Page
Arnold Schönberg enseignant à l'Université de Los Angeles

Encadrant ce sixième forment du Livre pour quatuor de Boulez, à l’instar de ce cycle de concerts commencé aux Bouffes du Nord le 19 novembre, un programme conforme à celui du festival qu’Elisabeth Sprague Coolidge, mécène de la musique de chambre commanditaire des deux derniers quatuors à cordes d’Arnold Schönberg, organisa pour les étudiants de l’Université de Californie à Los Angeles à l’occasion de la création de l’ultime quatuor à cordes du maître de la Seconde Ecole de Vienne en janvier 1937, les mettant en résonance avec les quatre derniers quatuors à cordes de Ludwig van Beethoven (1770-1827). Composé entre le 27 avril et le 26 juillet 1936, année où son auteur s’est installé à Los Angeles où il venait d’être nommé professeur à l’Université de Californie, le Quatuor à cordes n° 4 op. 37 est donc le fruit d’une commande de Mrs Coolidge, qui en a offert la création à Los Angeles le 9 janvier 1937 interprétée par le fidèle Quatuor Kolisch. Dix années séparent ce quatuor du précédent. Pourtant, tout en se fondant sur la série de douze sons divisée ici en deux formules de six sons, il en conserve la structure traditionnelle en quatre mouvements classiques, vif-vif-lent-vif, le premier apparenté à la forme sonate, tandis que le finale s’inspire du rondo, que le compositeur cherche à réactualiser en renouvelant continuellement la musique et en diversifiant les modes de jeux, notamment dans les harmoniques et dans la technique d’archet, tout en déployant la polyphonie. De cette œuvre attachante, plus mélodique que rythmique, contrairement au Quatuor n° 3 op. 30, les Diotima ont brossé une lecture dense et chatoyante, lui donnant un tour judicieusement viennois, magnifiant notamment ses côtés dansants et mélancoliques qui trouvent leur point culminant dans le finale Allegro au rythme de marche d’où émerge une valse de fin d’un monde qui se termine, sans pour autant conclure, sur un tendre adieu au quatuor à cordes délicatement nostalgique et qui finit par s’évaporer dans l’éther, Schönberg semblant signifier qu’il signe ici la fin d’un genre né au temps de Haydn… A l’instar de leur opus 30, l’approche des Diotima exalte le classicisme viennois, l’œuvre coulant sous leurs archets à flux continu, les quatre musiciens donnant à la partition son unité et instillant une poésie qui sied à cette œuvre merveilleusement mélodique et expressive.

Travail à réaliser
1. Répondez aux questions suivantes d'après le texte sur le quatuor de Schönberg :
(a) Entre quelles dates le Quatuor à cordes n° 4 op. 37 a-t-il été composé ?
(b) Quel ensemble en a assuré la création à Los Angeles le 9 janvier 1937 ?
(c) Quel est l'enchaînement des tempos de ses quatre mouvements ?
2. Poursuivez le texte sur le quatuor de Schönberg à la suite de sa dernière phrase.

Lignes répertoriées
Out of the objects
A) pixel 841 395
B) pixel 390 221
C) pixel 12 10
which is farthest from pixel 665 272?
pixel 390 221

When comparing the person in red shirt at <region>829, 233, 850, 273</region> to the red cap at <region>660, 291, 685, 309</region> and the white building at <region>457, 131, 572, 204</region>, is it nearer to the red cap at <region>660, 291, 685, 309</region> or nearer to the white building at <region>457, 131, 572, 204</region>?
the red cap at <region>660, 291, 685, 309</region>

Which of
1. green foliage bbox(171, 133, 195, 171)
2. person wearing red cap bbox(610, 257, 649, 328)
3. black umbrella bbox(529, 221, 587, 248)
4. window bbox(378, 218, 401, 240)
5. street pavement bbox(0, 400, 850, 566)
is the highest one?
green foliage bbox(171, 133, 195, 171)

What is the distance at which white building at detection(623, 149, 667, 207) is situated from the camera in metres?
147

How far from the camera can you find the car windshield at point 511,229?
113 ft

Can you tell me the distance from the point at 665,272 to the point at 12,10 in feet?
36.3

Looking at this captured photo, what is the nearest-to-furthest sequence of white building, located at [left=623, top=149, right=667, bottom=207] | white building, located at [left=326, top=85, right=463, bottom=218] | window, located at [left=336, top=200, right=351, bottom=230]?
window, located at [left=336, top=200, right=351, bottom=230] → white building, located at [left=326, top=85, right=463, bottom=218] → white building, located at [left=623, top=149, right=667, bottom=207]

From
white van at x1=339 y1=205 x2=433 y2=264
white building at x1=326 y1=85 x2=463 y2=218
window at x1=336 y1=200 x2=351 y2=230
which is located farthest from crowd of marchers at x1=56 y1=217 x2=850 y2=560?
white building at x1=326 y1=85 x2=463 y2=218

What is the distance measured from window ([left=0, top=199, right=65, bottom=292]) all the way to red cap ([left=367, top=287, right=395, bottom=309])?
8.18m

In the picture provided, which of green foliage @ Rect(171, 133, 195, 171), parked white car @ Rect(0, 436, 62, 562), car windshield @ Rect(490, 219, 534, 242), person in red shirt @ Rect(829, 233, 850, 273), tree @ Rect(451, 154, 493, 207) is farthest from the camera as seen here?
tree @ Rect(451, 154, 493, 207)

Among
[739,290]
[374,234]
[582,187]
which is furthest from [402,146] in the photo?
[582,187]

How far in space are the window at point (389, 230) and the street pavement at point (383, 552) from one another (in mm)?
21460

Réponses par tâche
1.
(a) Entre le 27 avril et le 26 juillet 1936.
(b) Le Quatuor Kolisch.
(c) Vif-vif-lent-vif.

2.
Ludwig van Beethoven en 1825

Des quatre derniers quatuors à cordes de Beethoven, le Quatuor à cordes n° 15 en la mineur op. 132 est le premier à avoir été composé, puisque, esquissé dès 1823, il a été achevé en août 1825, deux mois avant le treizième. Créé au Prater de Vienne par le Quatuor Schuppanzigh le 9 septembre 1825, ce quinzième quatuor est dédié au prince Galitzine, tout comme les quatuors opus 127 et 130. La genèse parallèle des treizième et quinzième quatuors fait que l’on retrouve dans les deux œuvres un matériau et une atmosphère communs, tandis que le mouvement initial du quinzième se place dans le prolongement de la Grande Fugue qui concluait le treizième dans sa forme originelle avant d’en être détachée en 1827 comme opus 133. Dans la continuité également de l’opus 130 divisé en six mouvements, l’opus 133 compte en compte cinq, le premier étant relativement court (deux cent soixante mesures d’Allegro précédées d’une introduction lente), tandis que le scherzo qui le suit est plutôt développé. Celui-ci introduit le troisième mouvement, un immense Molto adagio d’une vingtaine de minutes qui se présente comme un « chant de grâce d’un convalescent à la divinité » dans lequel le compositeur célèbre son rétablissement après une grave inflammation intestinale, et où, du coup, il est fait usage du mode lydien de la liturgie romaine sur un rythme dansant trahissant la joie du convalescent. Deux derniers mouvements vifs s’enchaînent ensuite, l’Allegro appassionato final étant précédé d’un court Alla marcia. Dans ce somptueux chef-d’œuvre de trois quarts d’heure, le Quatuor Diotima s’est montré plus en phase avec l’univers de Beethoven que dans les trois concerts auxquels j’ai précédemment assisté, le premier violon, malgré quelques approximations de justesse dans certaines attaques et de doigtés dans les montées chromatiques, s’avérant plus lumineux et sensuel. Mais il se pourrait que les réserves formulées dans mes comptes-rendus antérieurs aient été suscitées par la place que j’occupais alors, ledit premier violon me tournant jusqu’à présent le dos, tandis que lundi je me retrouvais face à lui, placé au centre de la salle.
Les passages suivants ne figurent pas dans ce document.